Hayvancılık sektöründeki girdi maliyetlerinin, üreticilerin karşılaştığı en büyük sorunların başında geldiğini, Mersin’de hayvancılık yapan çiftçilerin yem, ilaç, veterinerlik hizmetleri ve diğer tarımsal girdilerle karşı karşıya kaldığını dile getiren Mersin İli Damızlık Sığır Yetiştiricileri Birliği (Mersin DSYB) Başkanı Nuri Demirbaş “Yem fiyatlarındaki dalgalanmalara bağlı olarak üreticilerin maliyetleri artmakta ve bu da üretim sürdürülebilirliğini tehdit etmektedir.

Yem fiyatlarına hiç müdahale edilmiyor.

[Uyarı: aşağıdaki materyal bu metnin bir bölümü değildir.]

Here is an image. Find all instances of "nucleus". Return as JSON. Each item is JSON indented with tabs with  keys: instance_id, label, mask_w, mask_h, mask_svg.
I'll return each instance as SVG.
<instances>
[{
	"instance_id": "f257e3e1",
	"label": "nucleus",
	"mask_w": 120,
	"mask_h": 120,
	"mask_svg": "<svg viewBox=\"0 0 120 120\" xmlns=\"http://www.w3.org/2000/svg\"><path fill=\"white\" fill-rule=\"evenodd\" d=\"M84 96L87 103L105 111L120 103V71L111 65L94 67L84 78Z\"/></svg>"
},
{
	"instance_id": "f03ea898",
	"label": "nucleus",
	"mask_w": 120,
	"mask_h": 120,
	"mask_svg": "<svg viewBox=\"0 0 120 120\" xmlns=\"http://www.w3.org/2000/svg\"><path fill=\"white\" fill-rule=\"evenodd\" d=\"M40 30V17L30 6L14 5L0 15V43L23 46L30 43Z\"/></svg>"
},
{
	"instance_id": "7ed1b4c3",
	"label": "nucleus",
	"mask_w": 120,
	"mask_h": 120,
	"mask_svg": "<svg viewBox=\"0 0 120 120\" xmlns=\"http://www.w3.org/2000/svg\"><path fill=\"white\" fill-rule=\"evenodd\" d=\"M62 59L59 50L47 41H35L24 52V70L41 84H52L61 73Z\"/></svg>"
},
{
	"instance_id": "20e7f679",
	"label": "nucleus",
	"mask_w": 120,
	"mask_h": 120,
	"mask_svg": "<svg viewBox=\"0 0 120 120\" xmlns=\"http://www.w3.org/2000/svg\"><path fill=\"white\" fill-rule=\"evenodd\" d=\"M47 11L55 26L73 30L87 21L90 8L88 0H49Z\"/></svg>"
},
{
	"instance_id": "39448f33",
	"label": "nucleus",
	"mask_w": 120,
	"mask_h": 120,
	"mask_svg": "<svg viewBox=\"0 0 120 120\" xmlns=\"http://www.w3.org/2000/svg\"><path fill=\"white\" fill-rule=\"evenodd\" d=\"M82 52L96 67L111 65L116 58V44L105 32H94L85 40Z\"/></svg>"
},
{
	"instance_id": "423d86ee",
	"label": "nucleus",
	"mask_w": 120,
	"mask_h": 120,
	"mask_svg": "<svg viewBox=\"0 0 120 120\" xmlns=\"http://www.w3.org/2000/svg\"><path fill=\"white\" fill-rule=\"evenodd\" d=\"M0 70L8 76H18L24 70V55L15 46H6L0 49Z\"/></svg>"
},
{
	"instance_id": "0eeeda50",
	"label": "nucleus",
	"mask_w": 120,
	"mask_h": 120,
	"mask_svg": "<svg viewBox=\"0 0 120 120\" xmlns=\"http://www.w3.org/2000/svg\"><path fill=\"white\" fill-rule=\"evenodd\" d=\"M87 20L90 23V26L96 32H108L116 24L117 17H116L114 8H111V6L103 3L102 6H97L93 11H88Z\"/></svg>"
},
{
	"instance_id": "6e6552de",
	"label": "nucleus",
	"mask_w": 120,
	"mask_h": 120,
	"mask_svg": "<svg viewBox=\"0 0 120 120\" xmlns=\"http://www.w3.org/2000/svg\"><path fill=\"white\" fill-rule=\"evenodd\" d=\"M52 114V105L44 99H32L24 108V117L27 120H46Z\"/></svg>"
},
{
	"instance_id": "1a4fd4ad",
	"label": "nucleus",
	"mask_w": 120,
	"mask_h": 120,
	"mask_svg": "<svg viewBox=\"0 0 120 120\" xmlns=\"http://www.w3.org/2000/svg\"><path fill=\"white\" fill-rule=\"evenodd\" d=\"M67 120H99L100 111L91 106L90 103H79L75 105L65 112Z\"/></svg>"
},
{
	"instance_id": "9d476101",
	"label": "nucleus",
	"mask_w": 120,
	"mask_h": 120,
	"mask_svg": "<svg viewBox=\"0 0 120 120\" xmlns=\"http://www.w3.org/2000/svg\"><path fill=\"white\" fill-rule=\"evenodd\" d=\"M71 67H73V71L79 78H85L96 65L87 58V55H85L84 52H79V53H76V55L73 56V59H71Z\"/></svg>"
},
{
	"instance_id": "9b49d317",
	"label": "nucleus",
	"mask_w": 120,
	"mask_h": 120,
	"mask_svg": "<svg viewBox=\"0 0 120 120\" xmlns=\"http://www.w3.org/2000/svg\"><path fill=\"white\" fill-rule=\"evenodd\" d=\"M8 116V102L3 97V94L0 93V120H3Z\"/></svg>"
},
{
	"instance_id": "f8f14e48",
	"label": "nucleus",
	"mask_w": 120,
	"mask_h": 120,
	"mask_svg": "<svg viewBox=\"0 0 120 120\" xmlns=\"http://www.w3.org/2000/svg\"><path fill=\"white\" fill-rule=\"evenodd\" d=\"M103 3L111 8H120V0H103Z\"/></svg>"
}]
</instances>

Ama süt fiyatları hep baskılanıyor” dedi. Hayvancılık sektöründe yer alan üreticilerin yüksek enerji ve yakıt maliyetleriyle baş edemediğini bu durumun, sektördeki kârlılığı ve sürdürülebilirliği tehdit ettiğini kaydeden Demirbaş, “Ancak, yenilenebilir enerji kaynaklarının kullanımı, enerji verimliliğini artıran teknolojilerin benimsenmesi ve çevre dostu çözümler, bu maliyetlerin düşürülmesine yardımcı olabilir.

Hem devlet politikaları hem de özel sektörün katkılarıyla, enerji maliyetleri üzerinde etkili bir yönetim sağlanabilir, böylece sektördeki üreticilerin karşılaştığı ekonomik zorluklar hafifletilebilir” diye konuştu. Et ve süt ürünlerinde yaşanan güvensizlik ve içeriğinin bilinmemesinin tüketicileri tedirgin ettiğini belirten Demirbaş, denetimlerin artırılması gerektiğini söyledi. Demirbaş, mezbaha altyapısının iyileştirilmesini, et ve süt fiyatlarının denetlenmesini ve devlet desteğinin artırılması gerektiğini dile getirdi.

Demirbaş, sektörün geleceği ve halk sağlığı açısından daha sıkı denetimlerin şart olduğunu belirterek, hükümetin ve ilgili kurumların bu konuda daha fazla çalışmalar yapması gerektiğini ifade etti. Tüketicilerin ne yediğini bilmemesi, özellikle büyük şehirlerde yaygın bir sorun olduğunu dile getiren Demirbaş, “Kırsaldaki insanlar, eti ve sütü nereden aldıklarını biliyorlar, ancak şehirlerdeki tüketiciler bu konuda belirsizlik yaşıyor. Restoranlar ve küçük işletmelerde kayıt dışı et temini, güvenlik sorunları yaratıyor. Mersin gibi şehirlerde, kayıt dışı et temini ve merdiven altı kesimler çok fazla, bu durumda da denetimsizlik ve güvensizlik yaratıyor” dedi.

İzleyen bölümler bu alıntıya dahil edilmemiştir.